> **PROVIDED MATERIAL**:
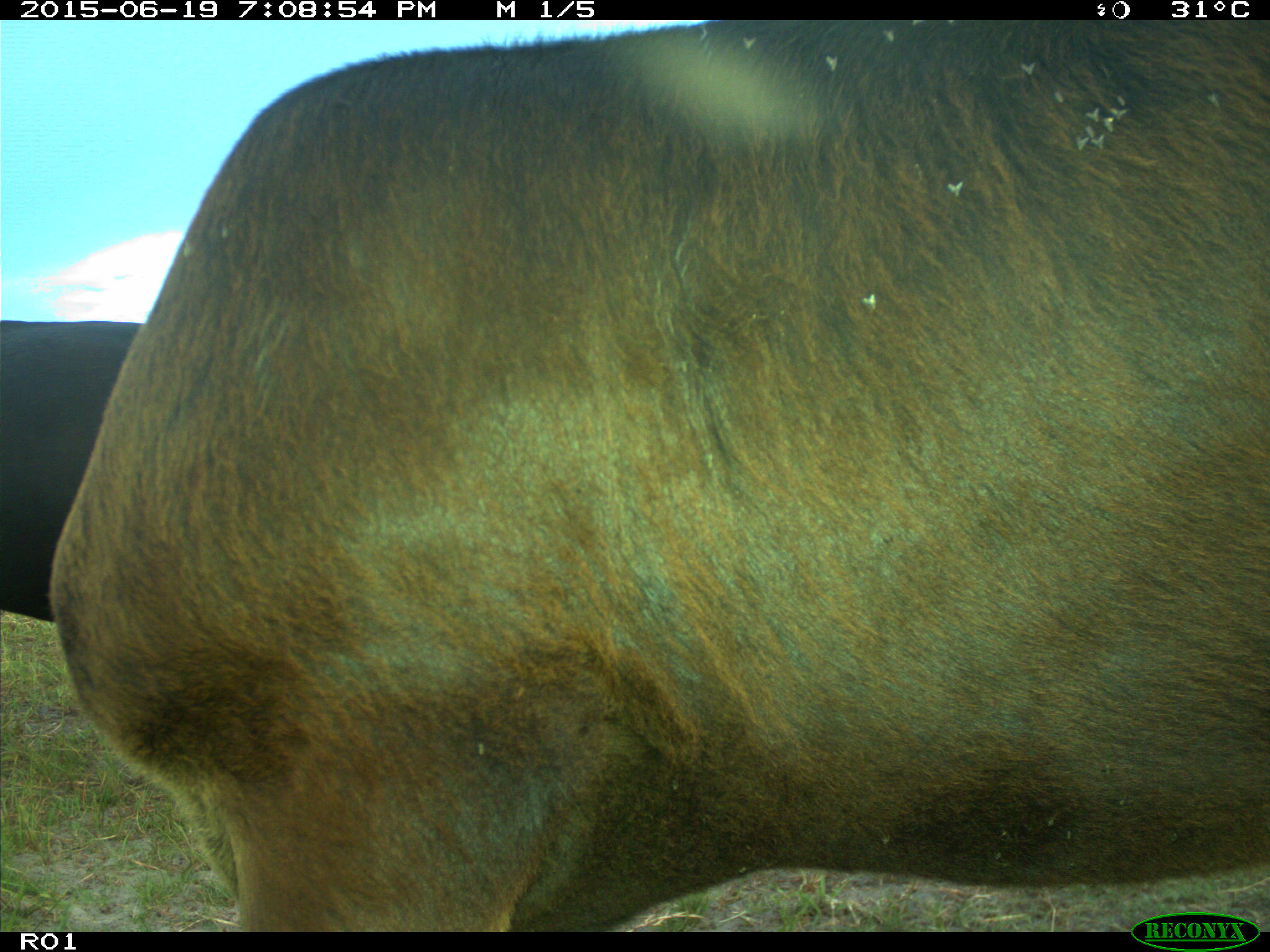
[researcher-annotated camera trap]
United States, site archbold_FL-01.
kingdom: Animalia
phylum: Chordata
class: Mammalia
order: Artiodactyla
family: Bovidae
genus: Bos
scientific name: Bos taurus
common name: domestic cow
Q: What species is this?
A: Bos taurus (domestic cow).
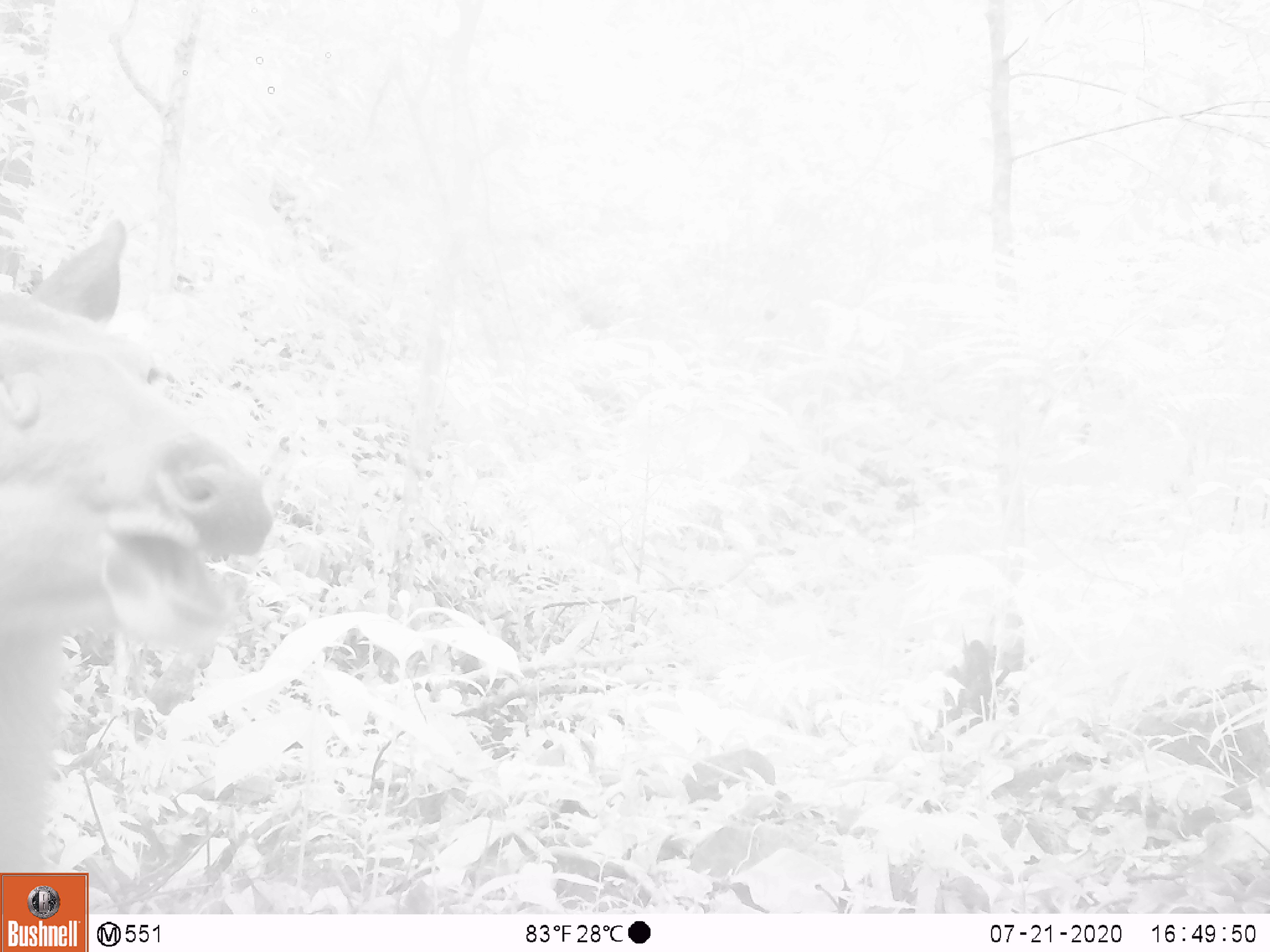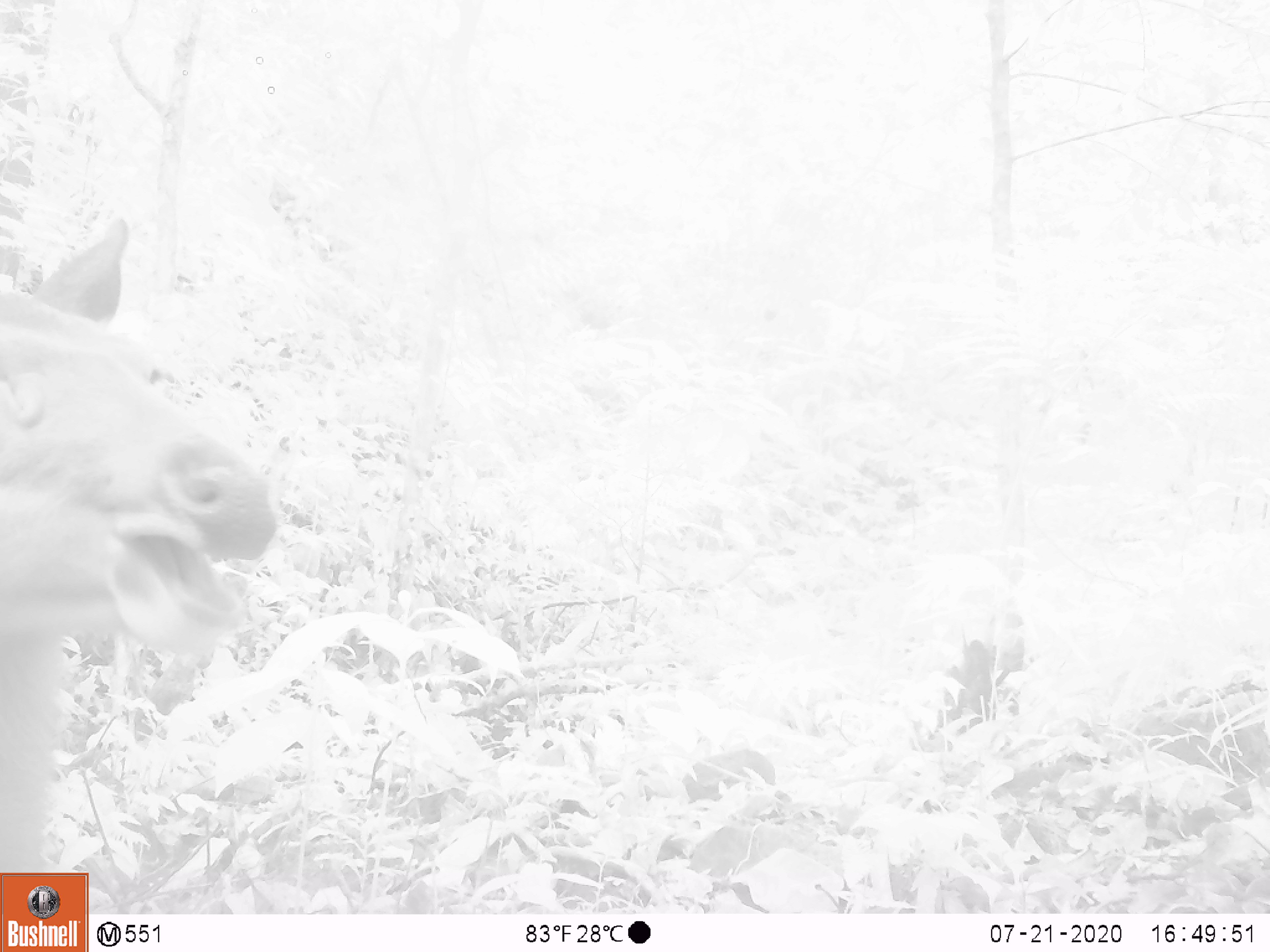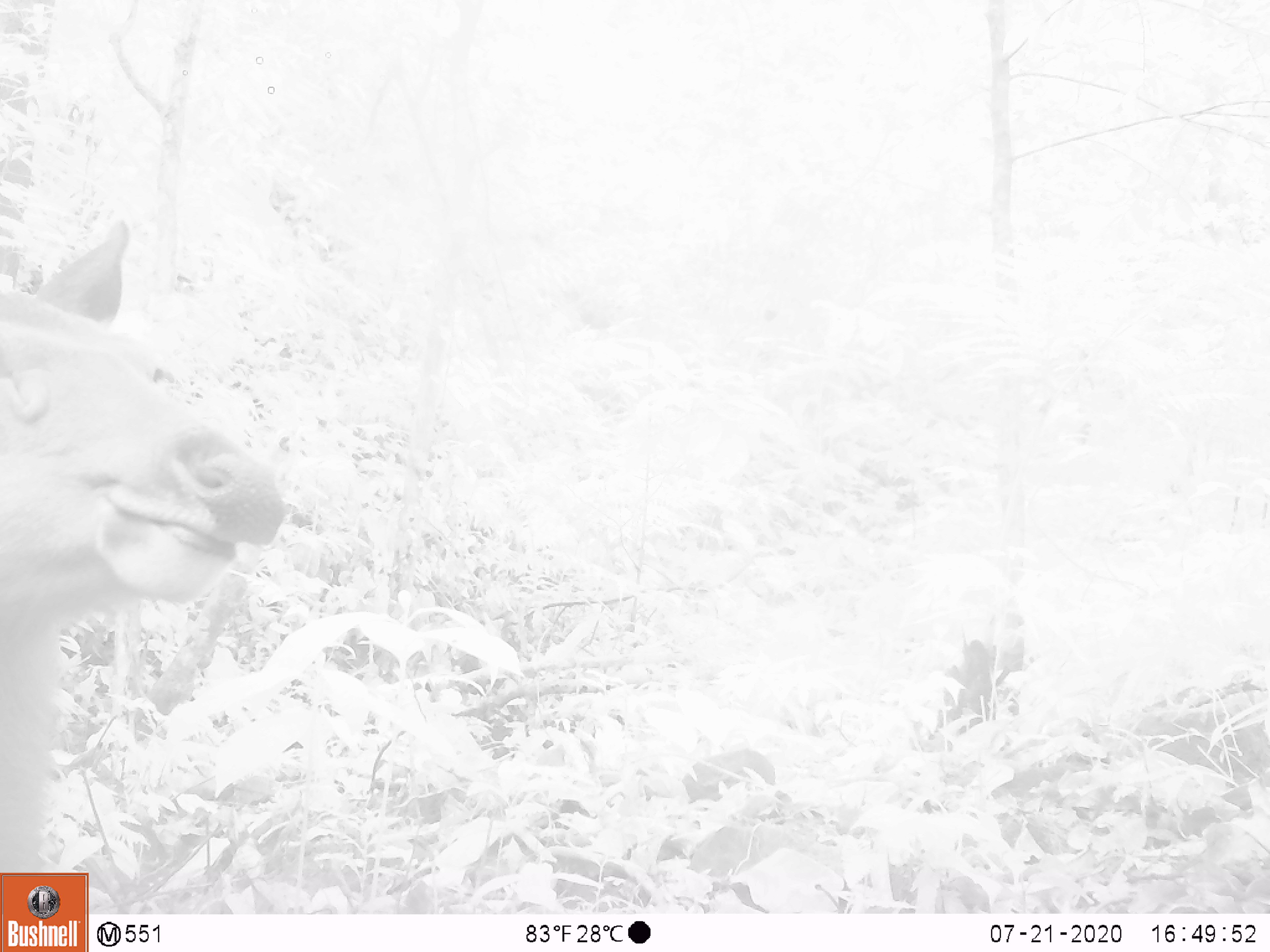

> **WHAT IS NEEDED**:
Without including any picture, restate every entry above exactly.

> **EXERCISE RESPONSE**:
[researcher-annotated camera trap]
United States, site archbold_FL-01.
kingdom: Animalia
phylum: Chordata
class: Mammalia
order: Artiodactyla
family: Bovidae
genus: Bos
scientific name: Bos taurus
common name: domestic cow
Q: What species is this?
A: Bos taurus (domestic cow).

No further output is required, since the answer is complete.